Missional Communities Series | Post #1
One of the things that we’re constantly trying to do is give different handles, lenses and angles for people to see and understand Missional Communities. (If you’re unfamiliar with MCs and you’d like a quick look at what they are, check out this Wikipedia article).
Over the next 3-4 months, I’m going to do a series of posts that really get into Missional Communities. We’ll have stories of how people are using them in the United States. We’ll take some time to answer questions that people have been asking on this blog for the past month or two. We’ll give a few ideas of how to start different kinds of Missional Communities. (For instance, what are some ways to start them in government housing projects in the city, in suburbia, for teenagers, for artists, etc). I want to spark your imagination for all that Missional Communities can do when the Spirit is at work. It’s certainly not meant to be exhaustive, more just throwing various ideas, handles, interviews and stories out there. Hopefully some of it really connects with you or might be language that could help the community you are in.
Our first post is actually quite simple. It’s short and to the point.

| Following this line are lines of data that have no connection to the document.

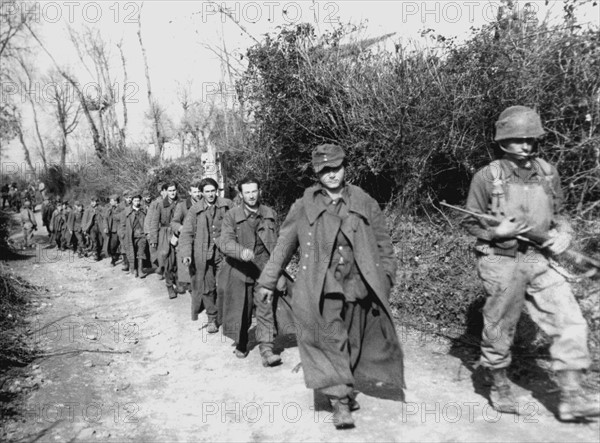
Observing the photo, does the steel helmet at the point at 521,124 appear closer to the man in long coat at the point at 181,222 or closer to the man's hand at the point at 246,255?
the man's hand at the point at 246,255

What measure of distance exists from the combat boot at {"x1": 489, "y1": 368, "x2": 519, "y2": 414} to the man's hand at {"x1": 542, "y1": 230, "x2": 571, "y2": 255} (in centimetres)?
100

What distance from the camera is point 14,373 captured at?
5906 mm

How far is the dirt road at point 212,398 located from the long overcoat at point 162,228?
8.51 feet

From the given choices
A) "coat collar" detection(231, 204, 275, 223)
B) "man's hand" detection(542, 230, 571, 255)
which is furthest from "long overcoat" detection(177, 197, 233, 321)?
"man's hand" detection(542, 230, 571, 255)

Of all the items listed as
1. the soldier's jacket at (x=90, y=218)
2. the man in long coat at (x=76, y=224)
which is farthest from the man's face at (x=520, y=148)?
the man in long coat at (x=76, y=224)

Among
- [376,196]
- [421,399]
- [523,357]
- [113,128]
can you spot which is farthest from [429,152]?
[113,128]

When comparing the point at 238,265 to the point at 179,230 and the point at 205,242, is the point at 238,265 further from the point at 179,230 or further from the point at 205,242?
the point at 179,230

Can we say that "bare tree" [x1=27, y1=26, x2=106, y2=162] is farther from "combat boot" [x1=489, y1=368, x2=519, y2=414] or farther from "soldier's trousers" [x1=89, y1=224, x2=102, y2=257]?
"combat boot" [x1=489, y1=368, x2=519, y2=414]

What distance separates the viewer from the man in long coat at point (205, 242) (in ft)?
24.6

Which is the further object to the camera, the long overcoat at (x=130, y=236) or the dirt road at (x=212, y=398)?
the long overcoat at (x=130, y=236)

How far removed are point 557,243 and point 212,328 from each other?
4872 millimetres

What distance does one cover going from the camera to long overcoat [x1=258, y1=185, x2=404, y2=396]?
4.17 m

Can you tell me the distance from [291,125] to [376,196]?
215 cm

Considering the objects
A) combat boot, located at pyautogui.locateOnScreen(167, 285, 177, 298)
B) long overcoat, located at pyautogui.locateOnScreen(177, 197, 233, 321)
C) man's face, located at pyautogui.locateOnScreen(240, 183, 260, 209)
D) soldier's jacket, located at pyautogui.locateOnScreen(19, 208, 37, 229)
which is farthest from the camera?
soldier's jacket, located at pyautogui.locateOnScreen(19, 208, 37, 229)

My very good friend, Keld Dahlmann, is the senior pastor of Aarhus Valgmenighed in Aarhus, Denmark. Brilliant leader and thinker and has been wonderfully successful in pioneering new missional models in Denmark. He has spent a lot of time thinking about what it means to create a spiritual oikos (in Greek, oikos means “household,” so what the NT is referring to with churches were households on mission together). Obviously, Missional Community is simply a spiritual household on mission together. That’s it.
Keld has come up with 6 simple, but very accessible principles for creating an oikos.
Here is what they are:
1. Shared vision (What do we exist for? In other words, in what way is this community going to bring heaven to earth?)
2. Shared resources
3. Extended family (= more than a nuclear family, we’d say a minimum of 15-20 people, max of 50)
4. Mom/Dad (leaders in “fathering” mode)
6. Common meal
*One of the things God has been speaking to me a lot about lately is the desperate need to create these extended families that really are experiencing radical community together. I think these principles are an excellent lens to use and give people when evaluating/creating the community you’re a part of.